━━ PROVIDED DATA

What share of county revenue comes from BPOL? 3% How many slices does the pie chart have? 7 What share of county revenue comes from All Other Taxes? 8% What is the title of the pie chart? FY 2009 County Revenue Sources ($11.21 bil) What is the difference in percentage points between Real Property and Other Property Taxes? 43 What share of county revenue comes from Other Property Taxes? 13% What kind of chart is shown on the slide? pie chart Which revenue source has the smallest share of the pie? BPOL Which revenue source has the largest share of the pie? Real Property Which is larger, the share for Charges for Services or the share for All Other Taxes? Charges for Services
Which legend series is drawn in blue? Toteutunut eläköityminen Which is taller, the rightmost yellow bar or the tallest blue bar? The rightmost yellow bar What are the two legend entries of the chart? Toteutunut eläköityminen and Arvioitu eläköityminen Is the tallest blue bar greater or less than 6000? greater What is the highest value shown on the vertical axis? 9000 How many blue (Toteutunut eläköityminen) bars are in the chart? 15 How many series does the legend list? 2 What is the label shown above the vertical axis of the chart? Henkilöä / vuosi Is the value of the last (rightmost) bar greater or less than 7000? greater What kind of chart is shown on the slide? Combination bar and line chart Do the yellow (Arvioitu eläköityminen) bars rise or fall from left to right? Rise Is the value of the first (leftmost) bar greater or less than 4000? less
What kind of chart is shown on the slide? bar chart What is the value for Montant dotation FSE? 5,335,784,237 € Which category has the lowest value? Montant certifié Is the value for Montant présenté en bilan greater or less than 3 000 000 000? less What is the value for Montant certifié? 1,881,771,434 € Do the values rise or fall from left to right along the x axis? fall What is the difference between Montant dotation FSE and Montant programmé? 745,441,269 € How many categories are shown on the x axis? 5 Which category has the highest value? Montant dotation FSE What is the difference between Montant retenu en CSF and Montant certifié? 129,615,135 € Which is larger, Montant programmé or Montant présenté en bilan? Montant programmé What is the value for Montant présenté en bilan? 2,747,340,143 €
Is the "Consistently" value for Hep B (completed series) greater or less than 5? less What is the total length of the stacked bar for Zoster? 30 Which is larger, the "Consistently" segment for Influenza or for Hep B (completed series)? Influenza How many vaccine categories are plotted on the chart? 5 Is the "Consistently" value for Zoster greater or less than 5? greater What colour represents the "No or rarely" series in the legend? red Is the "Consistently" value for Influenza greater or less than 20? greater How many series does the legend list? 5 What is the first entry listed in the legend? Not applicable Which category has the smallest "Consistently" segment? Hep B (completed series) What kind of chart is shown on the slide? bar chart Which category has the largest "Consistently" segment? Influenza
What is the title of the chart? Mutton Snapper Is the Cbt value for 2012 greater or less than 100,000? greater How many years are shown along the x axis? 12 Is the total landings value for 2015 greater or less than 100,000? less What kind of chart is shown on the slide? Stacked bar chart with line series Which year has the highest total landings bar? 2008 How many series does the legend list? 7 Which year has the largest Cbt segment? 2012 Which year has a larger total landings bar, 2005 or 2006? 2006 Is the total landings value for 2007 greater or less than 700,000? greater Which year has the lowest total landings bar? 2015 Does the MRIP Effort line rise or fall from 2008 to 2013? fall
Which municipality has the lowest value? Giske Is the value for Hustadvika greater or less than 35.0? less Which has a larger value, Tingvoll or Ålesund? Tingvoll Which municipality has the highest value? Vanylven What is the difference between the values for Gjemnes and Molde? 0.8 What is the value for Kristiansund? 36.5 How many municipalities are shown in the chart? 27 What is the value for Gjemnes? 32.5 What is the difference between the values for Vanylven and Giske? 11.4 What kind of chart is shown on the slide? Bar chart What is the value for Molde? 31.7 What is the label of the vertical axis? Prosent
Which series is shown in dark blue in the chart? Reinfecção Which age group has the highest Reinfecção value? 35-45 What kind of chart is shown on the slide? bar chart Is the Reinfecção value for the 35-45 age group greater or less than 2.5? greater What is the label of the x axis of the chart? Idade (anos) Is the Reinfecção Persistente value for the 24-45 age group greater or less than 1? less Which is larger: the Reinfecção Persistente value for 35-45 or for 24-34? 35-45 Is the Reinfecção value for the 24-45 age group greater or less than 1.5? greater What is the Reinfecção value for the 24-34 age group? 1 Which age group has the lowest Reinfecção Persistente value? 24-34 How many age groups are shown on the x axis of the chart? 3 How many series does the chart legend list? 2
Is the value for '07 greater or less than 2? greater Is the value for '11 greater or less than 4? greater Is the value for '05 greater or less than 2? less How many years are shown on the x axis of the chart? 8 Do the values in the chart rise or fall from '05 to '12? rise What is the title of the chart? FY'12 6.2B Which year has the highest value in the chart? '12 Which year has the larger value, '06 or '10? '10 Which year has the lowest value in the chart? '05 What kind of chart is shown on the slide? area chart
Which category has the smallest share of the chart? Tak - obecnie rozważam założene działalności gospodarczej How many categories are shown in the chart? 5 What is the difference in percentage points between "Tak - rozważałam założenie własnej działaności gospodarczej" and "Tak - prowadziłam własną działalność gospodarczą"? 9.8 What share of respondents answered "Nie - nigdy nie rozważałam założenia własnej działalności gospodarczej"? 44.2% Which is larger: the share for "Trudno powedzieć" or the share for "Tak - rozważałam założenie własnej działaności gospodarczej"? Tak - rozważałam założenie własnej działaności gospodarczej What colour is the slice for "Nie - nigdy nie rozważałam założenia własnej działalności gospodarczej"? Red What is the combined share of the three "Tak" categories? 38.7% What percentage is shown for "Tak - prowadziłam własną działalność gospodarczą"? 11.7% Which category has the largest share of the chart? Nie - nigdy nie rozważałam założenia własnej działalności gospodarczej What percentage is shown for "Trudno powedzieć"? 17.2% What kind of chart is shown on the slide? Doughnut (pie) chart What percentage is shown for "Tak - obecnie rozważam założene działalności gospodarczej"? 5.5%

━━━━

[HOW TO COMPLETE THIS TASK]
Reproduce all of the data above word for word, keeping each line unchanged and in the same order.

[ANSWER SPACE]
What share of county revenue comes from BPOL? 3% How many slices does the pie chart have? 7 What share of county revenue comes from All Other Taxes? 8% What is the title of the pie chart? FY 2009 County Revenue Sources ($11.21 bil) What is the difference in percentage points between Real Property and Other Property Taxes? 43 What share of county revenue comes from Other Property Taxes? 13% What kind of chart is shown on the slide? pie chart Which revenue source has the smallest share of the pie? BPOL Which revenue source has the largest share of the pie? Real Property Which is larger, the share for Charges for Services or the share for All Other Taxes? Charges for Services
Which legend series is drawn in blue? Toteutunut eläköityminen Which is taller, the rightmost yellow bar or the tallest blue bar? The rightmost yellow bar What are the two legend entries of the chart? Toteutunut eläköityminen and Arvioitu eläköityminen Is the tallest blue bar greater or less than 6000? greater What is the highest value shown on the vertical axis? 9000 How many blue (Toteutunut eläköityminen) bars are in the chart? 15 How many series does the legend list? 2 What is the label shown above the vertical axis of the chart? Henkilöä / vuosi Is the value of the last (rightmost) bar greater or less than 7000? greater What kind of chart is shown on the slide? Combination bar and line chart Do the yellow (Arvioitu eläköityminen) bars rise or fall from left to right? Rise Is the value of the first (leftmost) bar greater or less than 4000? less
What kind of chart is shown on the slide? bar chart What is the value for Montant dotation FSE? 5,335,784,237 € Which category has the lowest value? Montant certifié Is the value for Montant présenté en bilan greater or less than 3 000 000 000? less What is the value for Montant certifié? 1,881,771,434 € Do the values rise or fall from left to right along the x axis? fall What is the difference between Montant dotation FSE and Montant programmé? 745,441,269 € How many categories are shown on the x axis? 5 Which category has the highest value? Montant dotation FSE What is the difference between Montant retenu en CSF and Montant certifié? 129,615,135 € Which is larger, Montant programmé or Montant présenté en bilan? Montant programmé What is the value for Montant présenté en bilan? 2,747,340,143 €
Is the "Consistently" value for Hep B (completed series) greater or less than 5? less What is the total length of the stacked bar for Zoster? 30 Which is larger, the "Consistently" segment for Influenza or for Hep B (completed series)? Influenza How many vaccine categories are plotted on the chart? 5 Is the "Consistently" value for Zoster greater or less than 5? greater What colour represents the "No or rarely" series in the legend? red Is the "Consistently" value for Influenza greater or less than 20? greater How many series does the legend list? 5 What is the first entry listed in the legend? Not applicable Which category has the smallest "Consistently" segment? Hep B (completed series) What kind of chart is shown on the slide? bar chart Which category has the largest "Consistently" segment? Influenza
What is the title of the chart? Mutton Snapper Is the Cbt value for 2012 greater or less than 100,000? greater How many years are shown along the x axis? 12 Is the total landings value for 2015 greater or less than 100,000? less What kind of chart is shown on the slide? Stacked bar chart with line series Which year has the highest total landings bar? 2008 How many series does the legend list? 7 Which year has the largest Cbt segment? 2012 Which year has a larger total landings bar, 2005 or 2006? 2006 Is the total landings value for 2007 greater or less than 700,000? greater Which year has the lowest total landings bar? 2015 Does the MRIP Effort line rise or fall from 2008 to 2013? fall
Which municipality has the lowest value? Giske Is the value for Hustadvika greater or less than 35.0? less Which has a larger value, Tingvoll or Ålesund? Tingvoll Which municipality has the highest value? Vanylven What is the difference between the values for Gjemnes and Molde? 0.8 What is the value for Kristiansund? 36.5 How many municipalities are shown in the chart? 27 What is the value for Gjemnes? 32.5 What is the difference between the values for Vanylven and Giske? 11.4 What kind of chart is shown on the slide? Bar chart What is the value for Molde? 31.7 What is the label of the vertical axis? Prosent
Which series is shown in dark blue in the chart? Reinfecção Which age group has the highest Reinfecção value? 35-45 What kind of chart is shown on the slide? bar chart Is the Reinfecção value for the 35-45 age group greater or less than 2.5? greater What is the label of the x axis of the chart? Idade (anos) Is the Reinfecção Persistente value for the 24-45 age group greater or less than 1? less Which is larger: the Reinfecção Persistente value for 35-45 or for 24-34? 35-45 Is the Reinfecção value for the 24-45 age group greater or less than 1.5? greater What is the Reinfecção value for the 24-34 age group? 1 Which age group has the lowest Reinfecção Persistente value? 24-34 How many age groups are shown on the x axis of the chart? 3 How many series does the chart legend list? 2
Is the value for '07 greater or less than 2? greater Is the value for '11 greater or less than 4? greater Is the value for '05 greater or less than 2? less How many years are shown on the x axis of the chart? 8 Do the values in the chart rise or fall from '05 to '12? rise What is the title of the chart? FY'12 6.2B Which year has the highest value in the chart? '12 Which year has the larger value, '06 or '10? '10 Which year has the lowest value in the chart? '05 What kind of chart is shown on the slide? area chart
Which category has the smallest share of the chart? Tak - obecnie rozważam założene działalności gospodarczej How many categories are shown in the chart? 5 What is the difference in percentage points between "Tak - rozważałam założenie własnej działaności gospodarczej" and "Tak - prowadziłam własną działalność gospodarczą"? 9.8 What share of respondents answered "Nie - nigdy nie rozważałam założenia własnej działalności gospodarczej"? 44.2% Which is larger: the share for "Trudno powedzieć" or the share for "Tak - rozważałam założenie własnej działaności gospodarczej"? Tak - rozważałam założenie własnej działaności gospodarczej What colour is the slice for "Nie - nigdy nie rozważałam założenia własnej działalności gospodarczej"? Red What is the combined share of the three "Tak" categories? 38.7% What percentage is shown for "Tak - prowadziłam własną działalność gospodarczą"? 11.7% Which category has the largest share of the chart? Nie - nigdy nie rozważałam założenia własnej działalności gospodarczej What percentage is shown for "Trudno powedzieć"? 17.2% What kind of chart is shown on the slide? Doughnut (pie) chart What percentage is shown for "Tak - obecnie rozważam założene działalności gospodarczej"? 5.5%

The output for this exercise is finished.